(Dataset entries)
:::::

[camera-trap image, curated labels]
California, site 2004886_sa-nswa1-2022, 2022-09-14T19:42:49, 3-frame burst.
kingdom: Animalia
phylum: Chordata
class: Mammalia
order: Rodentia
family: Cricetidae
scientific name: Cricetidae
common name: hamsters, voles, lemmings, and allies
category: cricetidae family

:::::

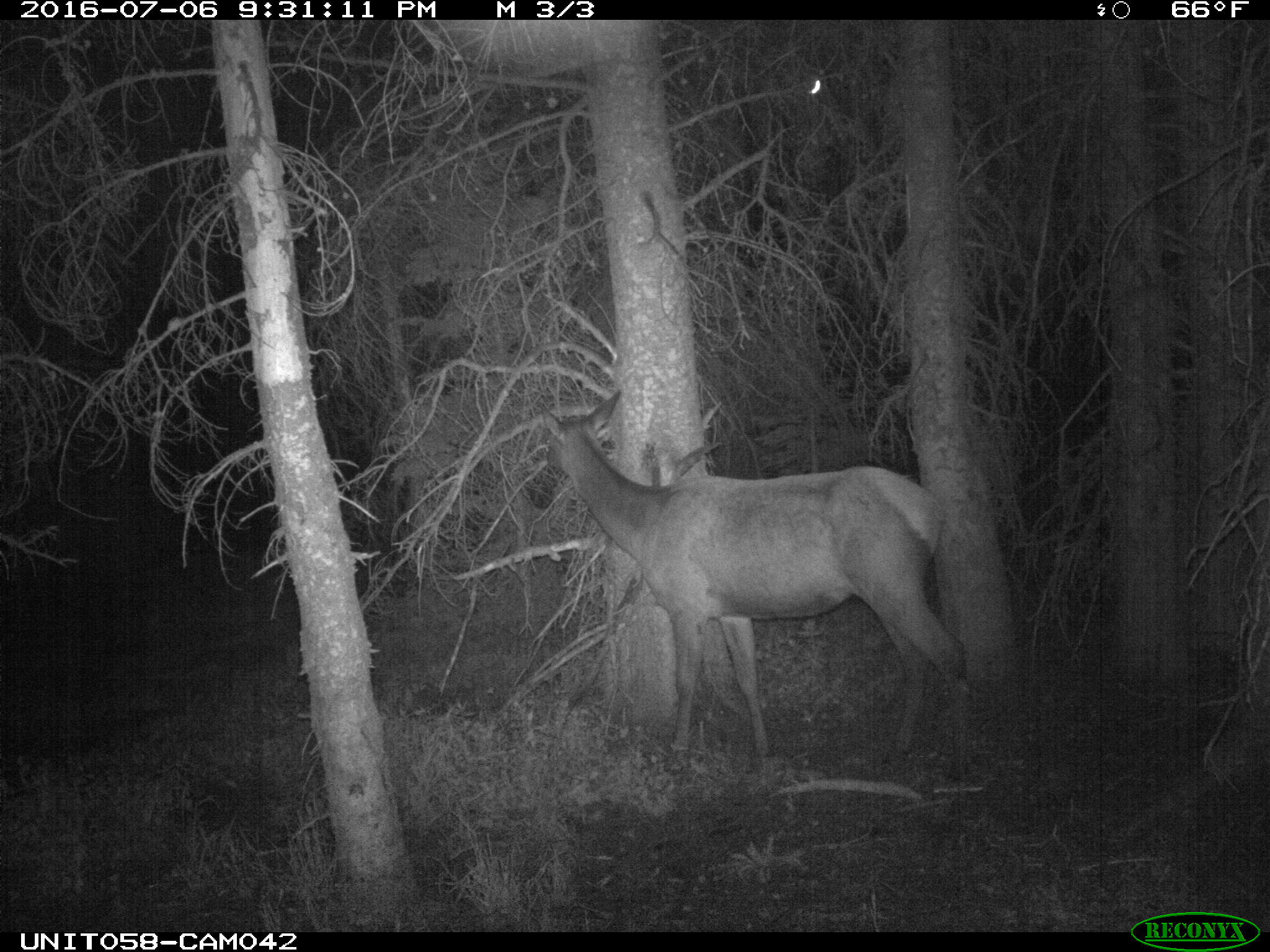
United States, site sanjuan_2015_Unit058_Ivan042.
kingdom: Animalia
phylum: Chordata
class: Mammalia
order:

:::::

Copy the stretch of the records above that runs from the line with "[camera-trap image, curated labels]" through the line with "category: cricetidae family". Both end lines belong in the copy, and nothing else does.

[camera-trap image, curated labels]
California, site 2004886_sa-nswa1-2022, 2022-09-14T19:42:49, 3-frame burst.
kingdom: Animalia
phylum: Chordata
class: Mammalia
order: Rodentia
family: Cricetidae
scientific name: Cricetidae
common name: hamsters, voles, lemmings, and allies
category: cricetidae family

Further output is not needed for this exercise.